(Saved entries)
[Start of section]

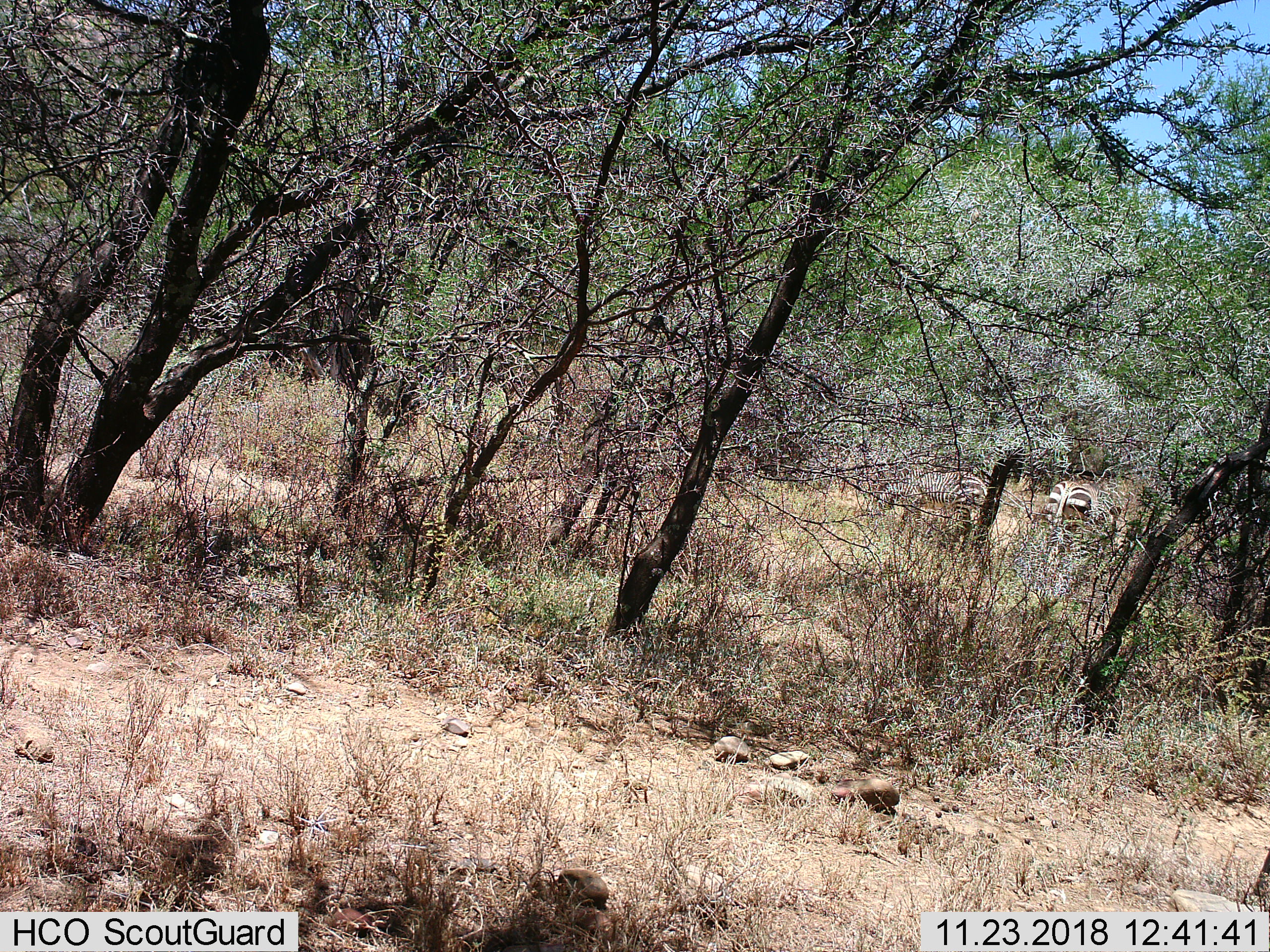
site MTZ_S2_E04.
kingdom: Animalia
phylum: Chordata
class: Mammalia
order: Perissodactyla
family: Equidae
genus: Equus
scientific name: Equus zebra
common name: mountain zebra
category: zebramountain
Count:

[End of section]

TASK STATEMENT: What should come out is the exact run of lines from the one holding "genus: Equus" through the end of the records above, and nothing besides.

SOLVED PROBLEM:
genus: Equus
scientific name: Equus zebra
common name: mountain zebra
category: zebramountain
Count:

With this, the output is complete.